Assigned task
The entries below must be restated word for word.

Dataset
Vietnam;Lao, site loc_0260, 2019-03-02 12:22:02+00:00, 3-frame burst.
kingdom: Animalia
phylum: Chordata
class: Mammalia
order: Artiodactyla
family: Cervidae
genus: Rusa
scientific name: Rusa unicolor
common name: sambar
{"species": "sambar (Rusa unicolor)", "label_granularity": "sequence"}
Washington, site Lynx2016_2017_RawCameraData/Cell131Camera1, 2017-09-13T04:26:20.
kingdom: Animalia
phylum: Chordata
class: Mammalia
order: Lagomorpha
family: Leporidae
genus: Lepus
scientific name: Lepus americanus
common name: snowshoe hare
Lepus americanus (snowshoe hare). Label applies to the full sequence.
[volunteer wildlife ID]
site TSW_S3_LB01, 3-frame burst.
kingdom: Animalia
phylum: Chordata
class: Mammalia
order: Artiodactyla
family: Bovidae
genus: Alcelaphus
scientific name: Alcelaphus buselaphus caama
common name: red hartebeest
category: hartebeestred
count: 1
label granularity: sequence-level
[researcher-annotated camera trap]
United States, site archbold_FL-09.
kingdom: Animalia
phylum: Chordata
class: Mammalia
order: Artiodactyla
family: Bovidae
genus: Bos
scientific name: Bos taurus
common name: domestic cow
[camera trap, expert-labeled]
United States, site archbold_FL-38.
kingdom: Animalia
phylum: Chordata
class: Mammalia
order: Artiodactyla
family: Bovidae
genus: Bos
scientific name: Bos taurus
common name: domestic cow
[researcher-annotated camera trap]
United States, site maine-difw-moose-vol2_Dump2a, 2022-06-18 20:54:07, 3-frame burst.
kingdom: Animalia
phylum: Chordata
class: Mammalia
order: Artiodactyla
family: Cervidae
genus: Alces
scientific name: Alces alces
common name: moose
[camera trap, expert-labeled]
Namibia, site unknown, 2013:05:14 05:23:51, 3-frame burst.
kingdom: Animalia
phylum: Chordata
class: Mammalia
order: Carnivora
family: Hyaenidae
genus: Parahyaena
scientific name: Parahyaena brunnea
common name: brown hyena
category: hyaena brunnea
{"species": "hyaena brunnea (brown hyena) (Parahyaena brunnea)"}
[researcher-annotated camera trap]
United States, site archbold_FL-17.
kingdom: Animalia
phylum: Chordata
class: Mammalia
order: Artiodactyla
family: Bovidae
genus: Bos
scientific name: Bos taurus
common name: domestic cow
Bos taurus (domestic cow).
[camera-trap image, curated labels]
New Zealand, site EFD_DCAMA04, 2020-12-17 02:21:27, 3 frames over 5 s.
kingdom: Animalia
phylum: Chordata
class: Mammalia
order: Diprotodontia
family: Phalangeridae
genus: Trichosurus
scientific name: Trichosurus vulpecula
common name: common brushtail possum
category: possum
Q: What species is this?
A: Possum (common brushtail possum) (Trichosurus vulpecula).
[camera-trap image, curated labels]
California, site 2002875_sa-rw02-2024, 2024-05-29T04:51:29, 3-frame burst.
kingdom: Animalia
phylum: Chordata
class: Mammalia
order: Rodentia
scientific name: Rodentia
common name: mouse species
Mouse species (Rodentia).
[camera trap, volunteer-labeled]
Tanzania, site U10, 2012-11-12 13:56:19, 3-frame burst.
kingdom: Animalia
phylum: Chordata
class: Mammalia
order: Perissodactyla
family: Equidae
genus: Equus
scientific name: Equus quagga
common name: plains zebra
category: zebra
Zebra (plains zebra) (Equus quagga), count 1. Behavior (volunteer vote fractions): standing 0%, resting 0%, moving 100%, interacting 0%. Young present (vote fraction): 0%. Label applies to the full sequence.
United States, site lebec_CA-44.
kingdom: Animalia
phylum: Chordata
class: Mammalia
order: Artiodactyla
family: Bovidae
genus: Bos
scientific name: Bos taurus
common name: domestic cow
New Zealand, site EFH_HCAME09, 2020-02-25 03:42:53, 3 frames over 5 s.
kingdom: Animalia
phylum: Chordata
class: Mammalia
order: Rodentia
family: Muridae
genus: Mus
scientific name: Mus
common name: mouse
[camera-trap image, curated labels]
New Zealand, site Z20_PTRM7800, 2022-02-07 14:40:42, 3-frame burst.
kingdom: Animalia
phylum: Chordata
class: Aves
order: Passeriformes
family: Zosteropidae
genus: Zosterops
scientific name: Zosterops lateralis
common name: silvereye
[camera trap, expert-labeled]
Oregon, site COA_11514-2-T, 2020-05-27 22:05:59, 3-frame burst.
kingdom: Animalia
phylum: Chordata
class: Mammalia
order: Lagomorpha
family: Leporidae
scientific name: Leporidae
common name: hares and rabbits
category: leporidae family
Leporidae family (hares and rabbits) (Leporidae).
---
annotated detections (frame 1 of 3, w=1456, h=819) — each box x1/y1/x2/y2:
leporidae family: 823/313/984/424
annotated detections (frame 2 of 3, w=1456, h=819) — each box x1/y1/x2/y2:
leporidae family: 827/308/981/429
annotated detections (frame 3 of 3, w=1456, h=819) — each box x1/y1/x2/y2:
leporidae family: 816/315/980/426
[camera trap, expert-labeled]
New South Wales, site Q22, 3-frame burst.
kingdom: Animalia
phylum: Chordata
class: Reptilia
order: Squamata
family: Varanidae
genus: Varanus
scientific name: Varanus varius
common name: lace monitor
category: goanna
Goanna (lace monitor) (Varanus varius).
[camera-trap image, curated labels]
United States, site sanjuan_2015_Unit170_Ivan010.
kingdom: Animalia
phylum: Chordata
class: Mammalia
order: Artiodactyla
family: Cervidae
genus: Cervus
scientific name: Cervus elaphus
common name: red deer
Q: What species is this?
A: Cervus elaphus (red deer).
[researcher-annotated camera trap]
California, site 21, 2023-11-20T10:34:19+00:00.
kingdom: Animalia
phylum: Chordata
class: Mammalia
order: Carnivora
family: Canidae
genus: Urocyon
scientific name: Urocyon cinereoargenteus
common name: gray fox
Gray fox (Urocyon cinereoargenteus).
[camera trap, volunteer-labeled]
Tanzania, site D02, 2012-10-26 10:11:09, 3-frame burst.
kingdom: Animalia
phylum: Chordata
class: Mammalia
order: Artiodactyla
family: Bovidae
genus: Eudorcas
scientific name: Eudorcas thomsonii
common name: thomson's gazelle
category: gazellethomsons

Answer to this problem
Vietnam;Lao, site loc_0260, 2019-03-02 12:22:02+00:00, 3-frame burst.
kingdom: Animalia
phylum: Chordata
class: Mammalia
order: Artiodactyla
family: Cervidae
genus: Rusa
scientific name: Rusa unicolor
common name: sambar
{"species": "sambar (Rusa unicolor)", "label_granularity": "sequence"}
Washington, site Lynx2016_2017_RawCameraData/Cell131Camera1, 2017-09-13T04:26:20.
kingdom: Animalia
phylum: Chordata
class: Mammalia
order: Lagomorpha
family: Leporidae
genus: Lepus
scientific name: Lepus americanus
common name: snowshoe hare
Lepus americanus (snowshoe hare). Label applies to the full sequence.
[volunteer wildlife ID]
site TSW_S3_LB01, 3-frame burst.
kingdom: Animalia
phylum: Chordata
class: Mammalia
order: Artiodactyla
family: Bovidae
genus: Alcelaphus
scientific name: Alcelaphus buselaphus caama
common name: red hartebeest
category: hartebeestred
count: 1
label granularity: sequence-level
[researcher-annotated camera trap]
United States, site archbold_FL-09.
kingdom: Animalia
phylum: Chordata
class: Mammalia
order: Artiodactyla
family: Bovidae
genus: Bos
scientific name: Bos taurus
common name: domestic cow
[camera trap, expert-labeled]
United States, site archbold_FL-38.
kingdom: Animalia
phylum: Chordata
class: Mammalia
order: Artiodactyla
family: Bovidae
genus: Bos
scientific name: Bos taurus
common name: domestic cow
[researcher-annotated camera trap]
United States, site maine-difw-moose-vol2_Dump2a, 2022-06-18 20:54:07, 3-frame burst.
kingdom: Animalia
phylum: Chordata
class: Mammalia
order: Artiodactyla
family: Cervidae
genus: Alces
scientific name: Alces alces
common name: moose
[camera trap, expert-labeled]
Namibia, site unknown, 2013:05:14 05:23:51, 3-frame burst.
kingdom: Animalia
phylum: Chordata
class: Mammalia
order: Carnivora
family: Hyaenidae
genus: Parahyaena
scientific name: Parahyaena brunnea
common name: brown hyena
category: hyaena brunnea
{"species": "hyaena brunnea (brown hyena) (Parahyaena brunnea)"}
[researcher-annotated camera trap]
United States, site archbold_FL-17.
kingdom: Animalia
phylum: Chordata
class: Mammalia
order: Artiodactyla
family: Bovidae
genus: Bos
scientific name: Bos taurus
common name: domestic cow
Bos taurus (domestic cow).
[camera-trap image, curated labels]
New Zealand, site EFD_DCAMA04, 2020-12-17 02:21:27, 3 frames over 5 s.
kingdom: Animalia
phylum: Chordata
class: Mammalia
order: Diprotodontia
family: Phalangeridae
genus: Trichosurus
scientific name: Trichosurus vulpecula
common name: common brushtail possum
category: possum
Q: What species is this?
A: Possum (common brushtail possum) (Trichosurus vulpecula).
[camera-trap image, curated labels]
California, site 2002875_sa-rw02-2024, 2024-05-29T04:51:29, 3-frame burst.
kingdom: Animalia
phylum: Chordata
class: Mammalia
order: Rodentia
scientific name: Rodentia
common name: mouse species
Mouse species (Rodentia).
[camera trap, volunteer-labeled]
Tanzania, site U10, 2012-11-12 13:56:19, 3-frame burst.
kingdom: Animalia
phylum: Chordata
class: Mammalia
order: Perissodactyla
family: Equidae
genus: Equus
scientific name: Equus quagga
common name: plains zebra
category: zebra
Zebra (plains zebra) (Equus quagga), count 1. Behavior (volunteer vote fractions): standing 0%, resting 0%, moving 100%, interacting 0%. Young present (vote fraction): 0%. Label applies to the full sequence.
United States, site lebec_CA-44.
kingdom: Animalia
phylum: Chordata
class: Mammalia
order: Artiodactyla
family: Bovidae
genus: Bos
scientific name: Bos taurus
common name: domestic cow
New Zealand, site EFH_HCAME09, 2020-02-25 03:42:53, 3 frames over 5 s.
kingdom: Animalia
phylum: Chordata
class: Mammalia
order: Rodentia
family: Muridae
genus: Mus
scientific name: Mus
common name: mouse
[camera-trap image, curated labels]
New Zealand, site Z20_PTRM7800, 2022-02-07 14:40:42, 3-frame burst.
kingdom: Animalia
phylum: Chordata
class: Aves
order: Passeriformes
family: Zosteropidae
genus: Zosterops
scientific name: Zosterops lateralis
common name: silvereye
[camera trap, expert-labeled]
Oregon, site COA_11514-2-T, 2020-05-27 22:05:59, 3-frame burst.
kingdom: Animalia
phylum: Chordata
class: Mammalia
order: Lagomorpha
family: Leporidae
scientific name: Leporidae
common name: hares and rabbits
category: leporidae family
Leporidae family (hares and rabbits) (Leporidae).
---
annotated detections (frame 1 of 3, w=1456, h=819) — each box x1/y1/x2/y2:
leporidae family: 823/313/984/424
annotated detections (frame 2 of 3, w=1456, h=819) — each box x1/y1/x2/y2:
leporidae family: 827/308/981/429
annotated detections (frame 3 of 3, w=1456, h=819) — each box x1/y1/x2/y2:
leporidae family: 816/315/980/426
[camera trap, expert-labeled]
New South Wales, site Q22, 3-frame burst.
kingdom: Animalia
phylum: Chordata
class: Reptilia
order: Squamata
family: Varanidae
genus: Varanus
scientific name: Varanus varius
common name: lace monitor
category: goanna
Goanna (lace monitor) (Varanus varius).
[camera-trap image, curated labels]
United States, site sanjuan_2015_Unit170_Ivan010.
kingdom: Animalia
phylum: Chordata
class: Mammalia
order: Artiodactyla
family: Cervidae
genus: Cervus
scientific name: Cervus elaphus
common name: red deer
Q: What species is this?
A: Cervus elaphus (red deer).
[researcher-annotated camera trap]
California, site 21, 2023-11-20T10:34:19+00:00.
kingdom: Animalia
phylum: Chordata
class: Mammalia
order: Carnivora
family: Canidae
genus: Urocyon
scientific name: Urocyon cinereoargenteus
common name: gray fox
Gray fox (Urocyon cinereoargenteus).
[camera trap, volunteer-labeled]
Tanzania, site D02, 2012-10-26 10:11:09, 3-frame burst.
kingdom: Animalia
phylum: Chordata
class: Mammalia
order: Artiodactyla
family: Bovidae
genus: Eudorcas
scientific name: Eudorcas thomsonii
common name: thomson's gazelle
category: gazellethomsons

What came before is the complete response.